Connectivity within this network was greater in the pregnant women. The greater the connectivity in a woman, the more she viewed the fetus as a person with their own needs. “These changes in the default mode network may mean there is some change across pregnancy in the neural representation of the self,” Hoekzema says.
Brain changes that help the mother see the developing fetus as an individual are likely to play a role in eventual mother-baby bonding, Hoekzema says. Connectivity in the default mode network also correlated with a physiological measure of maternal-fetal bonding: a slowing of the heart rate upon seeing pictures of smiling infants, which are typically rewarding to mothers. The greater that connectivity, the more a woman’s heart rate slowed, a reflection of how attractive and interesting the photographs were to her.
The researchers also found that subtle changes in the default mode network could predict whether a woman was likely to show signs of infant-directed anger or rejection. “Like in animals, there may be some association [of the brain changes] with both the suppression of negative reactions to the young, as well as the facilitation of positive behaviors that in some way help mothers,” Hoekzema says.
Changes in gray matter with pregnancy were, again, most prominent in the default mode network. They paralleled signs of “nesting,” or preparatory behaviors, such as cleaning the house, that women often display in late pregnancy, says Hoekzema, who is now a mother of two.
Hoekzema’s team also looked at what factors might underlie the brain remodeling. They saw no association with measures of sleep, stress or method of delivery but did see a strong link with rising estrogen levels. This finding makes sense because changes in sex steroid hormones are known to reconstruct areas of the female rodent brain and are responsible for maternal rodent behaviors such as nest building and caring for pups. Still, showing what’s true in animals is also true in humans “is new and important,” Pawluski says.
Pregnancy-related gray matter loss generally persisted a year after giving birth, the researchers found. One exception was in the hippocampus, a memory structure, whose gray matter tended to increase in volume during this period, paralleling a cognitive recovery that studies have shown takes place over two years. So the real “mommy brain,” Hoekzema says, may be largely supercharged for parenting but at a temporary cognitive cost, something she plans to more fully investigate in a future study.

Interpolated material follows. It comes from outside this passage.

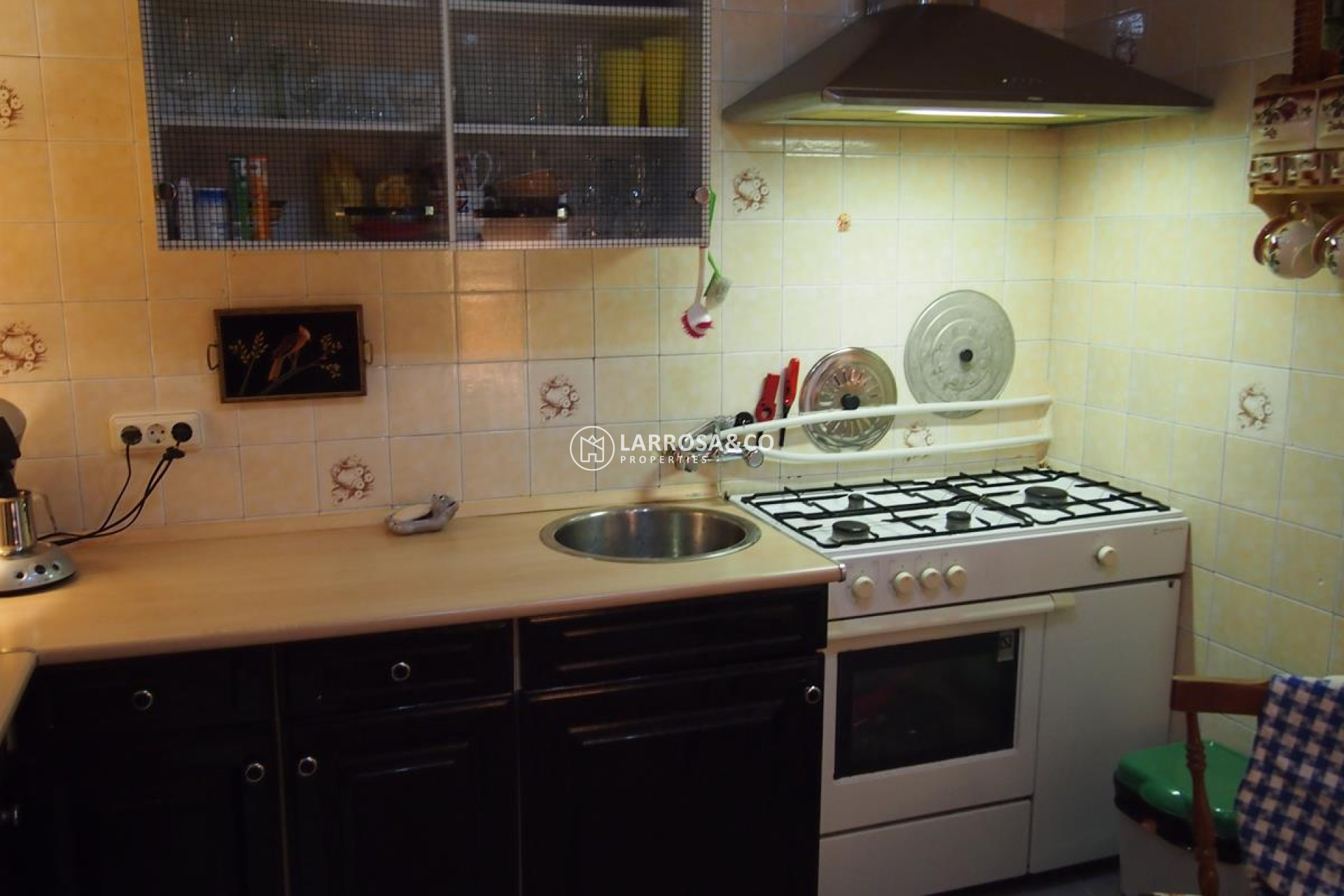 resale-bungalow-torrevieja-torreta-terrace-kitchen-rv2101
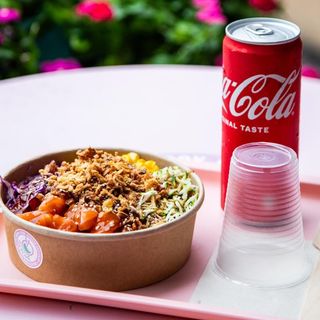 Componi il tuo menù large + bevanda in lattina 33 cl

Pawluski, who is a therapist as well as a scientist, says that women who become mothers may find comfort in the knowledge that their brain has changed, allowing them to accept a range of emotions or other psychological shifts they may be experiencing. And the results may ultimately inform situations in which motherhood goes awry because of depression or psychosis, potentially leading to new diagnostics. “If you could tell from a brain image or a biomarker in the blood who is vulnerable for a perinatal mental illness, that could be very valuable,” Pawluski says.